November 2023, Vol 13, No 11

On October 13, 2023, the FDA approved a new indication for nivolumab (Opdivo; Bristol-Myers Squibb), a PD-1 inhibitor, for the adjuvant treatment of completely resected stage IIB/C melanoma in patients aged ≥12 years. The FDA granted this application an orphan drug designation.

Nivolumab has been previously approved for the treatment of many cancers, including the adjuvant treatment of melanoma with lymph node involvement or metastatic melanoma in patients who underwent complete resection.
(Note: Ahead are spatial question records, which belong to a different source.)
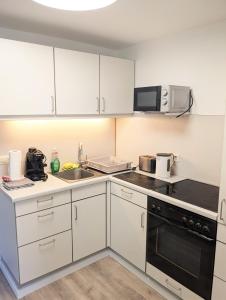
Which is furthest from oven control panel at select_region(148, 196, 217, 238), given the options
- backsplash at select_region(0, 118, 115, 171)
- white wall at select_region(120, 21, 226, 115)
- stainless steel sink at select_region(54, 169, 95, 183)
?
backsplash at select_region(0, 118, 115, 171)

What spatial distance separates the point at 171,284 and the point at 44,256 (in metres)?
A: 1.08

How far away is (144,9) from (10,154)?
1.61 meters

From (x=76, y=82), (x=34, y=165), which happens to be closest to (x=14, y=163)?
(x=34, y=165)

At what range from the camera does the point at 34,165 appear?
2330 mm

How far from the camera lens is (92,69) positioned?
2.46 m

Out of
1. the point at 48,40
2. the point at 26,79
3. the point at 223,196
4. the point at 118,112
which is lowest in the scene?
the point at 223,196

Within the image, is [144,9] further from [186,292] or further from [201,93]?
[186,292]

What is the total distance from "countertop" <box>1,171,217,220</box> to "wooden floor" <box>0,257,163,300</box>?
861 millimetres

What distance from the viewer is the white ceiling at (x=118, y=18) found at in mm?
1716

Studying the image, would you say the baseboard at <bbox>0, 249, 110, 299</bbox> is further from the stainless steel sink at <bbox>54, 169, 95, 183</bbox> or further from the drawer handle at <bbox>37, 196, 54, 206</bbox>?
the stainless steel sink at <bbox>54, 169, 95, 183</bbox>

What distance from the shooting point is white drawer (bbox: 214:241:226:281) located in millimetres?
1607

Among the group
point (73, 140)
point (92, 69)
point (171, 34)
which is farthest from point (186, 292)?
point (171, 34)

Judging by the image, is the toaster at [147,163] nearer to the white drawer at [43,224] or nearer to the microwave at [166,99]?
the microwave at [166,99]

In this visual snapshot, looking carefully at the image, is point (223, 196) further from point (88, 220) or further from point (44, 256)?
point (44, 256)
This approval of nivolumab was supported by results of the CheckMate-76K study, a randomized, placebo-controlled, double-blind clinical trial that enrolled 790 patients with stage IIB/C melanoma. Patients were randomized (2:1) to nivolumab 480 mg or to placebo dosed via intravenous infusion every 4 weeks for up to 1 year or until disease recurrence or unacceptable adverse events. The patients in this trial underwent complete resection of the primary melanoma with negative margins and a negative sentinel lymph node within 12 weeks before randomization. Randomization was stratified by T category according to the American Joint Committee on Cancer’s Cancer Staging Manual, 8th Edition (T3b vs T4a vs T4b).
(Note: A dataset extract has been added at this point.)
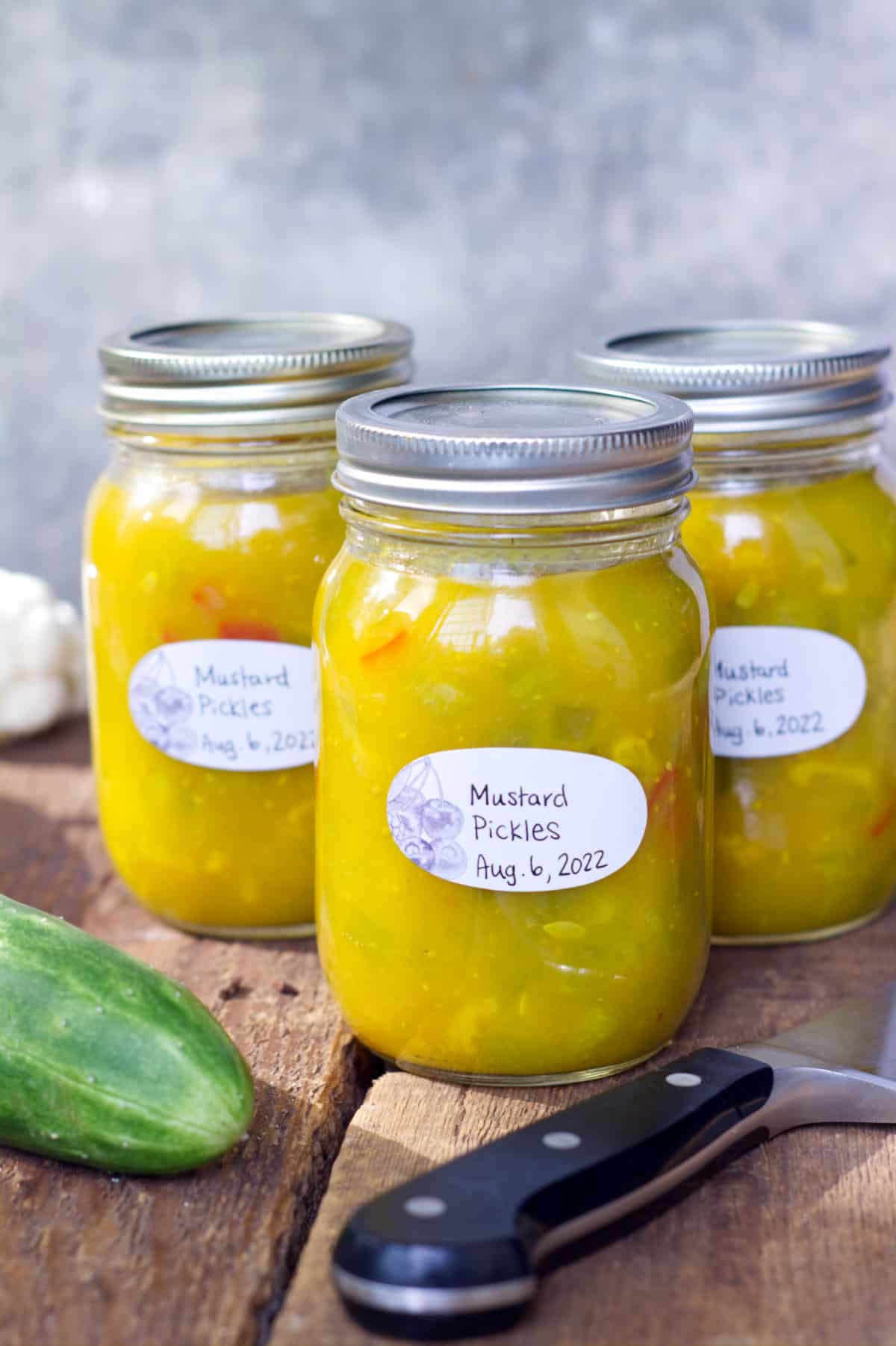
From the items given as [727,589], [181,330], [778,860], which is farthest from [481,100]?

The primary efficacy measure was recurrence-free survival (RFS), which was defined as the investigator-assessed time between randomization and first disease recurrence (local, regional, or distant metastasis), new primary melanoma, or death from any cause, whichever occurred first. The median RFS was not reached in the nivolumab arm (95% confidence interval [CI], 28.5-not reached) or in the placebo arm (95% CI, 21.6-not reached; hazard ratio [HR], 0.42; 95% CI, 0.30-0.59; P≤.0001). At 1 year, the RFS rate was 89% (95% CI, 86-92) in patients who received nivolumab compared with 79% (95% CI, 74-84) in those who received placebo. In a prespecified exploratory subgroup analysis, the RFS unstratified HR was 0.34 (95% CI, 0.20-0.56) in patients with stage IIB melanoma and 0.51 (95% CI, 0.32-0.81) in patients with stage IIC melanoma.
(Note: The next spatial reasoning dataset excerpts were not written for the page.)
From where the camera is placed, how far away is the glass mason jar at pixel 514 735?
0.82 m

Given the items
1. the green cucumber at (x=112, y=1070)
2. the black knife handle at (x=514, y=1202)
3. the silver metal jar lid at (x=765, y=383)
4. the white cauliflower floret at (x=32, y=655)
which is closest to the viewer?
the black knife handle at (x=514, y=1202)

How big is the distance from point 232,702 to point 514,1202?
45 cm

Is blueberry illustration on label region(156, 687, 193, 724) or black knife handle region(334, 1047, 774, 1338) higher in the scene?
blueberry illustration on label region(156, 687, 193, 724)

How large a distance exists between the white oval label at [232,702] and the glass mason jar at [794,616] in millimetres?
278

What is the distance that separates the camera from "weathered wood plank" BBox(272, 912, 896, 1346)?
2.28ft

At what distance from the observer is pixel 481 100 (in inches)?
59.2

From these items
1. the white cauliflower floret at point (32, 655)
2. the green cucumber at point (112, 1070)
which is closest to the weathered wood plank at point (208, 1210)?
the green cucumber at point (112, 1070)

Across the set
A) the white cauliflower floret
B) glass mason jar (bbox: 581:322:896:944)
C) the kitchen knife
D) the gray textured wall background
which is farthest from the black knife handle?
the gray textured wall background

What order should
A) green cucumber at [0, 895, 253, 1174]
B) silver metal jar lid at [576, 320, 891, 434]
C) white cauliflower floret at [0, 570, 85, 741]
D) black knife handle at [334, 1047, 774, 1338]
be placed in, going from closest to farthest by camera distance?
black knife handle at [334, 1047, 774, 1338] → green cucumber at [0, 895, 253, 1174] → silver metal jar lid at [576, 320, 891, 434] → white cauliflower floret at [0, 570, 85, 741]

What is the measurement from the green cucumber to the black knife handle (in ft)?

The most common (≥20%) adverse reactions with nivolumab treatment in CheckMate-76K were fatigue, musculoskeletal pain, rash, diarrhea, and pruritus.

The recommended dose of nivolumab for patients weighing ≥40 kg is 240 mg every 2 weeks or 480 mg every 4 weeks until disease progression or unacceptable adverse events for up to 1 year. The recommended dose for pediatric patients weighing <40 kg is 3 mg/kg nivolumab every 2 weeks or 6 mg/kg every 4 weeks until disease progression or unacceptable adverse events for up to 1 year.